As policymakers continue to encourage active transportation in the United States, there is increasing importance by all road users to understand right-of-way laws. Also, engineers and planners should implement engineers and planners the most effective crosswalk marking patterns. One possible traffic control measure has been used to delineate a crossing location. The effect of various crosswalk marking patterns should also be understood, in terms of which ones are most effective at causing motorists to yield the right-of-way to pedestrians. The purpose of this paper is to examine the past and current research on crosswalk marking design and to come to conclusions about the best types of marking patterns under various traffic and roadway conditions.

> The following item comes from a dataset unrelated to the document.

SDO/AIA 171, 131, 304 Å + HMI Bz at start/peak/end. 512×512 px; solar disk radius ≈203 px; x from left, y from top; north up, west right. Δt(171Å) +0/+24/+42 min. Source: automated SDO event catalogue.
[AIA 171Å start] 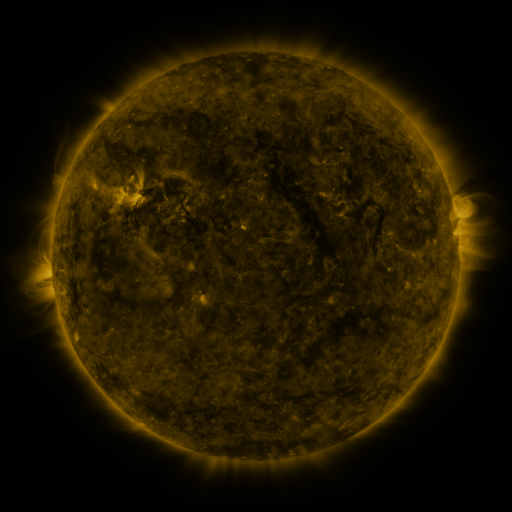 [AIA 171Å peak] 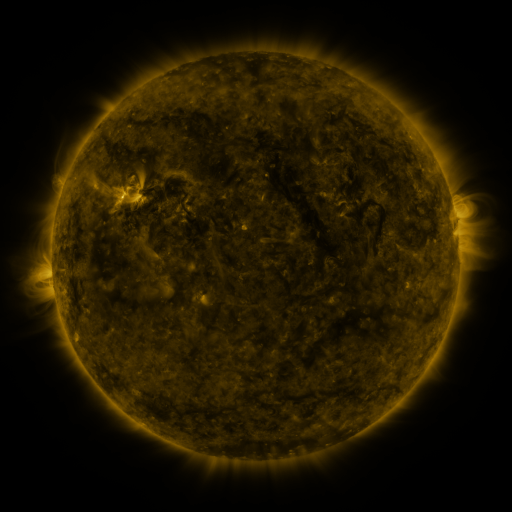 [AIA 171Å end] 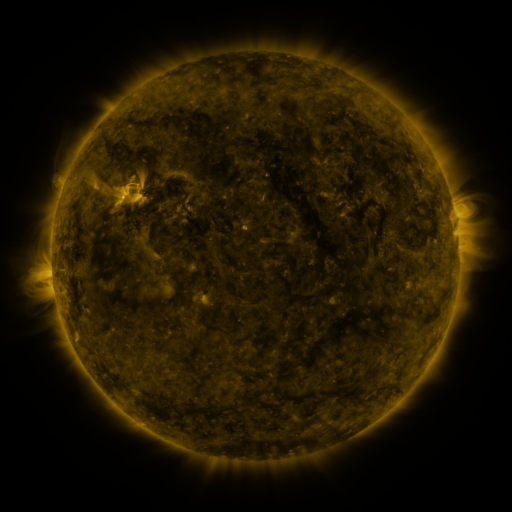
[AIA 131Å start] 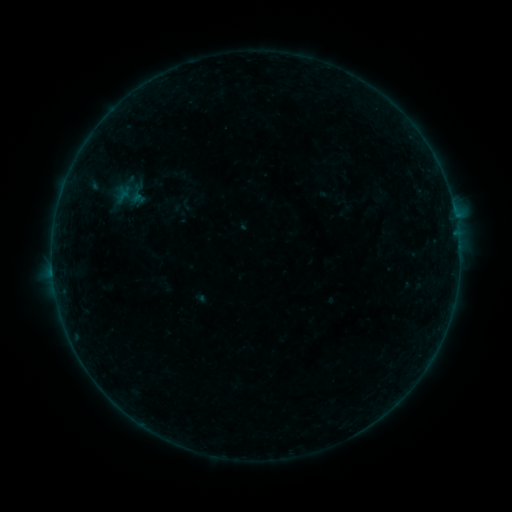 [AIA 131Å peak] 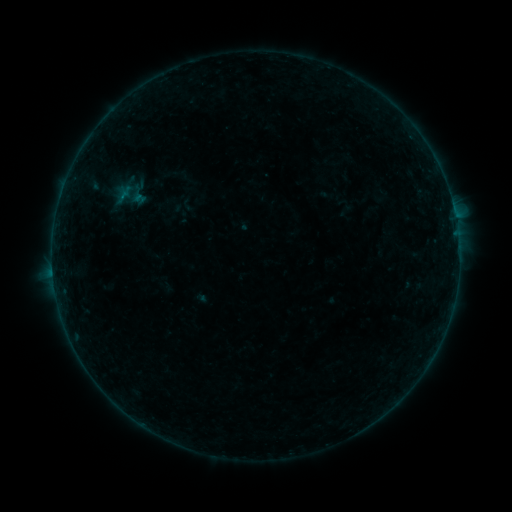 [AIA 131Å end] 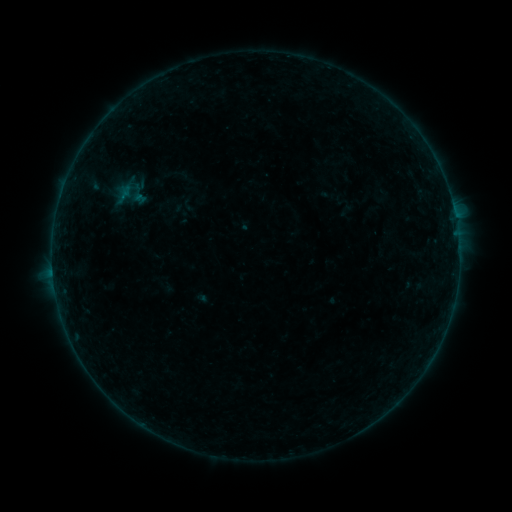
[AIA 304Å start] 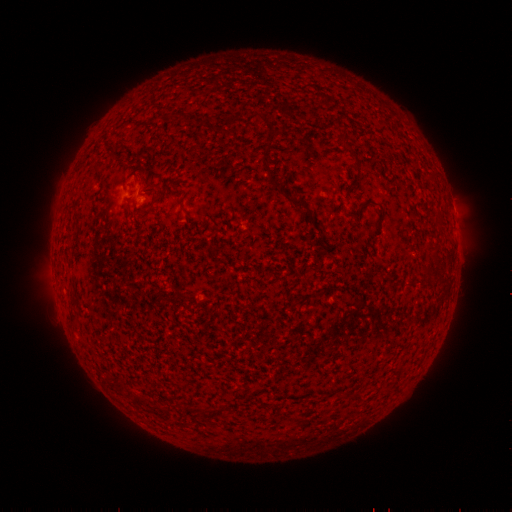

General crosswalk information is given in the paper, such as guidelines supplied by the Uniform Vehicle Code and the Manual on Uniform Traffic Control Devices, which provides a background of current recommendations in the United States for crosswalk design and installation. This paper also includes a brief description of the decades-long debate about whether uncontrolled crosswalks are safest for pedestrians when they are marked or unmarked. The paper then examines the current research about effective marking patterns. Different patterns' effects on pedestrian collisions and their relative visibility are discussed, as well as best practices from across the country and abroad.
We conclude that, because high-visibility markings are more easily detected by motorists and have been shown to lead to a reduction in pedestrian-vehicle collisions when compared to transverse line crosswalks, transportation agencies should install high-visibility markings at uncontrolled crossing locations whenever a determination is made to provide marked crosswalks. Installing the most visible crosswalk marking styles is important to increase the likelihood that approaching motorists will see marked crosswalks in time to become aware of the possibility of pedestrians crossing the street ahead. At crossing locations controlled by traffic signals or stop signs, the key recommendation is to mark all legs of the intersection with a crosswalk in order to indicate to pedestrians and motorists the preferred locations for pedestrians to cross. More broadly, policymakers in the United States need to come to a consensus on right-of-way laws for crosswalks. If all states are consistent in how they enforce crossing areas, pedestrian and motorist compliance with the rules of the road should also be more consistent, and improve.
transverse crosswalks were “essentially not visible”
[B' Spokes: Has anyone else notice that MDOT and a lot of local DOTs like using essentially invisible crosswalks and they like have a crosswalk on just one side of a intersection (the other leg with no crosswalk). Any wonder that Maryland is ranked with the 7th highest pedestrian fatality rate?]